Viktoriya Maksyuta

Personal information
- Native name: Вікторія Олександрівна Максюта
- Full name: Viktoriya Oleksandrivna Maksyuta
- Other names: Victoria Maxiuta/Maksiuta
- Born: 15 November 1981 (age 44) Kyiv, Ukrainian SSR, Soviet Union
- Height: 1.58 m (5 ft 2 in)

Figure skating career
- Country: Ukraine Russia
- Skating club: Dynamo Kyiv
- Began skating: 1984
- Retired: 2002

Medal record
Representing Russia
Figure skating: Pairs
Winter Universiade
| Gold medal – first place | 1999 Žilina | Pairs |
World Junior Championships
| Gold medal – first place | 1996 Brisbane | Pairs |
| Bronze medal – third place | 1997 Seoul | Pairs |
| Bronze medal – third place | 1998 Saint John | Pairs |
| Bronze medal – third place | 1999 Zagreb | Pairs |
Junior Grand Prix Final
| Silver medal – second place | 1997–98 Lausanne | Pairs |
| Bronze medal – third place | 1998–99 Detroit | Pairs |

= Victoria Maksyuta =

Russian-Ukrainian figure skater (born 1981)

Viktoriya Oleksandrivna Maksyuta or Victoria Maxiuta (Вікторія Олександрівна Максюта; born 15 November 1981) is a former pair skater. Competing with Vladislav Zhovnirski for Russia, she became the 1996 World Junior champion, 1997 Ondrej Nepela Memorial champion, 1998 Skate America bronze medalist, and 1999 Winter Universiade champion. She later represented Russia and Ukraine with Vitali Dubina.

== Career ==
=== Partnership with Zhovnirski ===
Maxiuta began appearing internationally with Vladislav Zhovnirski in 1993, representing Russia. They were awarded gold at the 1996 World Junior Championships, held from November to December 1995 in Brisbane, Australia.

The pair's first senior international medal, gold, came at the Ondrej Nepela Memorial in September 1996. Maxiuta/Zhovnirski went on to take bronze at the 1997 World Junior Championships, held in November 1996 in Seoul, South Korea; bronze at the 1998 World Junior Championships in December 1997 in Saint John, New Brunswick, Canada; and silver at the 1997–98 Junior Series Final in March 1998 in Lausanne, Switzerland.

Questions about scene geometry
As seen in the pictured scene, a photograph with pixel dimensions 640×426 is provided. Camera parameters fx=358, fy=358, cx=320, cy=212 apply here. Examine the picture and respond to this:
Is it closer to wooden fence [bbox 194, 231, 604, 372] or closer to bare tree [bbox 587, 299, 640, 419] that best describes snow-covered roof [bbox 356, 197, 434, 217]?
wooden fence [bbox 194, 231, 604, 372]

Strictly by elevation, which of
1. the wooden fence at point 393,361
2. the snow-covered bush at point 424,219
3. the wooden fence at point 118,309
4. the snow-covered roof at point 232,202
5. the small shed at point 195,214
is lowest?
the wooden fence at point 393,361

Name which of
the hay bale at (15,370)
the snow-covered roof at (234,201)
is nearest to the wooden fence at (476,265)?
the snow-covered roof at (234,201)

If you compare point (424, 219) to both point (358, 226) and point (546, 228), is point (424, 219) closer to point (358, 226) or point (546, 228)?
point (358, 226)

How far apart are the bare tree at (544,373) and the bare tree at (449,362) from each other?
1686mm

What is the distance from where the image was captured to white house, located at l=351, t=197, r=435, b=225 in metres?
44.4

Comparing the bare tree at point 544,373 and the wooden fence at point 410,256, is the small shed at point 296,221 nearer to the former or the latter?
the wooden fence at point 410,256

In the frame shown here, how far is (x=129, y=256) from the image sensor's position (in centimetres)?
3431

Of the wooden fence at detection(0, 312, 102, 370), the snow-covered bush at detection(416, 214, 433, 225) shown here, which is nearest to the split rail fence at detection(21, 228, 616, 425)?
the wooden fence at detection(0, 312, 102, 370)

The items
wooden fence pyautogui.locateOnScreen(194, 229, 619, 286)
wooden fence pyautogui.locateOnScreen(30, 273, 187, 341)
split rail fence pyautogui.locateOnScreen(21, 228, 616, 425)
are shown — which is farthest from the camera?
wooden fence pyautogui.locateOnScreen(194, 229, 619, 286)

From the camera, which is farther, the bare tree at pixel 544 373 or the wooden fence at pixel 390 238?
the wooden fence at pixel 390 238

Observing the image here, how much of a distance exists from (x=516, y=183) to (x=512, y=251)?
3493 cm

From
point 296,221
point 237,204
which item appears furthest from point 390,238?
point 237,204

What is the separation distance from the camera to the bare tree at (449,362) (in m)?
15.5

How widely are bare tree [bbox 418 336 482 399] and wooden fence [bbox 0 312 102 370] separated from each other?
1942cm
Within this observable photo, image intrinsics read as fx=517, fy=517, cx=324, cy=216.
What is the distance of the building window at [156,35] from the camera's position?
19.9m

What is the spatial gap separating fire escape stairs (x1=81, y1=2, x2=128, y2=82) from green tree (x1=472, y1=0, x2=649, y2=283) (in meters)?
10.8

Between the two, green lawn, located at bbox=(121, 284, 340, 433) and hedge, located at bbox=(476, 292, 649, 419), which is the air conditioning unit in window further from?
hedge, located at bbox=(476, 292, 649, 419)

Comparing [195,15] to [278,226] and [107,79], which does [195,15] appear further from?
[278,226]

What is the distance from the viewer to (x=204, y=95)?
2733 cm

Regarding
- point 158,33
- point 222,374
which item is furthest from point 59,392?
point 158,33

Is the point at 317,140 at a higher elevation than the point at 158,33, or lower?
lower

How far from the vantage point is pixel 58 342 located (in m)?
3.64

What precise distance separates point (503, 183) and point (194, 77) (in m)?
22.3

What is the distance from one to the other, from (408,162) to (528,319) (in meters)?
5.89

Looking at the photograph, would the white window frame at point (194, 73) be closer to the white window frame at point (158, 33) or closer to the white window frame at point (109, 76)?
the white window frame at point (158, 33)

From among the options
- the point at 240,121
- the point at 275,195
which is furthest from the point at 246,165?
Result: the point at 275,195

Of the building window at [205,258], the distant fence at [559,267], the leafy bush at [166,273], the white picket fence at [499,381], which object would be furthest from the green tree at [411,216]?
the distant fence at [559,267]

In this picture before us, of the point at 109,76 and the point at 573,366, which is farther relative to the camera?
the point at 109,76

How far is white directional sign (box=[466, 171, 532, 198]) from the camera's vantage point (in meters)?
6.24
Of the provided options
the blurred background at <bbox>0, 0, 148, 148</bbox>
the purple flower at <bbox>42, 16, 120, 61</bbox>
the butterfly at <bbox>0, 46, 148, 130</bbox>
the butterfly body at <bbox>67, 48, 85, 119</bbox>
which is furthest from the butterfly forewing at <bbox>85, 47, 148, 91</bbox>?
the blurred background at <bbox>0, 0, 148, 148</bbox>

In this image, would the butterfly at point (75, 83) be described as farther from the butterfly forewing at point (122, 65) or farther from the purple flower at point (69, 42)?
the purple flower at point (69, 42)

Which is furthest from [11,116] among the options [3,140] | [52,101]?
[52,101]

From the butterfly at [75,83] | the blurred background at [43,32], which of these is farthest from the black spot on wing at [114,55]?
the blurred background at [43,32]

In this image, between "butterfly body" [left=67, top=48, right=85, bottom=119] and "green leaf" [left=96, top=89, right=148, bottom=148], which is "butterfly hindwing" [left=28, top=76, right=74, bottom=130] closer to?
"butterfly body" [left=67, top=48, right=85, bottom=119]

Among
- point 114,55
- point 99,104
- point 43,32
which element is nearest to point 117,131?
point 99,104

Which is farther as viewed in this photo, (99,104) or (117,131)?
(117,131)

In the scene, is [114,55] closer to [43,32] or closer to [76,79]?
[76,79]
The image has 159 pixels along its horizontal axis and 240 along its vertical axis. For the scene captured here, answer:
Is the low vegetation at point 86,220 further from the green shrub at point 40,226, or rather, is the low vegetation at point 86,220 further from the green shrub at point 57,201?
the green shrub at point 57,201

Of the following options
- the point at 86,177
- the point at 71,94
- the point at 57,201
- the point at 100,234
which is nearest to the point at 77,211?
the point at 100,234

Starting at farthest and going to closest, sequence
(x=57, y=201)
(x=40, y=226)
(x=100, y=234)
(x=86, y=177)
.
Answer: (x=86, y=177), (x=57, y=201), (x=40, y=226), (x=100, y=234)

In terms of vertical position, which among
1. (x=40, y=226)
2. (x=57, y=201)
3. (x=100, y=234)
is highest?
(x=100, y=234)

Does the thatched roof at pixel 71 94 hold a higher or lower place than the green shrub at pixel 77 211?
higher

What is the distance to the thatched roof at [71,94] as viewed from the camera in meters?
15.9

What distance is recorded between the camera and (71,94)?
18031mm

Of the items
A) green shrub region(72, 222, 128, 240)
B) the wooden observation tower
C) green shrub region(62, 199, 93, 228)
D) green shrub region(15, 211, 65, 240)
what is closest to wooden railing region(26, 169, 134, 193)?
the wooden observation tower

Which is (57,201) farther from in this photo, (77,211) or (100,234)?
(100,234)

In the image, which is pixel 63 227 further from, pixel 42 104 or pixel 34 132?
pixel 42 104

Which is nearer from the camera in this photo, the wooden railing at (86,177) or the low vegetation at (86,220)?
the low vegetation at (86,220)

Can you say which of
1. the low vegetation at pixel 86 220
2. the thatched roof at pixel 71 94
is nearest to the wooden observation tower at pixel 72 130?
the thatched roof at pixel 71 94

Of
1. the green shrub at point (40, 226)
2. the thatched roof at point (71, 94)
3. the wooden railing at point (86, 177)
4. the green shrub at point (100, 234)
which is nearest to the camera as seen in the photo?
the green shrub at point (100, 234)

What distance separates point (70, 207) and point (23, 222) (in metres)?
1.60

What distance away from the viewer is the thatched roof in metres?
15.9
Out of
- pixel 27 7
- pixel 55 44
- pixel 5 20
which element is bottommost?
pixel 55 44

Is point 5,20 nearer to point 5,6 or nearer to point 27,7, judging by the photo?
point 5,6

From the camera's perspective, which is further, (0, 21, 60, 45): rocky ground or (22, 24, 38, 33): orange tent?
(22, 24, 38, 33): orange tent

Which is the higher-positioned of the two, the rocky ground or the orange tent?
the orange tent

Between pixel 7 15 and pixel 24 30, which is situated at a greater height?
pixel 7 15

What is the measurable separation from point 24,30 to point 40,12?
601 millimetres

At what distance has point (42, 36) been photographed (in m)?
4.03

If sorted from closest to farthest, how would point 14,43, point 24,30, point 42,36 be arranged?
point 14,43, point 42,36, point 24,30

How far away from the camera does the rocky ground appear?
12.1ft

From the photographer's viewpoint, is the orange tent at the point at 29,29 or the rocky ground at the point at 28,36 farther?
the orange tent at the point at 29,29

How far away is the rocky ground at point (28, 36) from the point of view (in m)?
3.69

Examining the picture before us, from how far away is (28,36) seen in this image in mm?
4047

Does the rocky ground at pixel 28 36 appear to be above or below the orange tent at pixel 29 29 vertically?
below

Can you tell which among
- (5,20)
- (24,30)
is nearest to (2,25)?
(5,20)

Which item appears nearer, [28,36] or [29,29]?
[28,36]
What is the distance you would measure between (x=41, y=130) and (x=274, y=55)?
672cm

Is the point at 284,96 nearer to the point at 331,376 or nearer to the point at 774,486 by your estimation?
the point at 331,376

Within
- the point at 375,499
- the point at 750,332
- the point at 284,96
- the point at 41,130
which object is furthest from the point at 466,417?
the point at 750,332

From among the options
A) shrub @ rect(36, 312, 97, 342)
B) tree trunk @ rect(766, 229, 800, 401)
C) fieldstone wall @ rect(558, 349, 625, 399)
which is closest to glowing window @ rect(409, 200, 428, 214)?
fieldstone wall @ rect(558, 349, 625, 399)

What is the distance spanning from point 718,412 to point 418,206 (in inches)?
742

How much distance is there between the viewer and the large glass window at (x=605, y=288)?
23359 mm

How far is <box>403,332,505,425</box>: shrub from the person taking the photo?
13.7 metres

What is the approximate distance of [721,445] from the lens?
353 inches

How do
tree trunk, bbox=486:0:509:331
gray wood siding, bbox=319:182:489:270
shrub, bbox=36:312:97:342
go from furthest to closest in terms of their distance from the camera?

**GOAL:** Retype the stretch of the figure skater's biography from "Personal information" through "(5 ft 2 in)", character for character.

**WRITTEN RESPONSE:**
Personal information
- Native name: Вікторія Олександрівна Максюта
- Full name: Viktoriya Oleksandrivna Maksyuta
- Other names: Victoria Maxiuta/Maksiuta
- Born: 15 November 1981 (age 44) Kyiv, Ukrainian SSR, Soviet Union
- Height: 1.58 m (5 ft 2 in)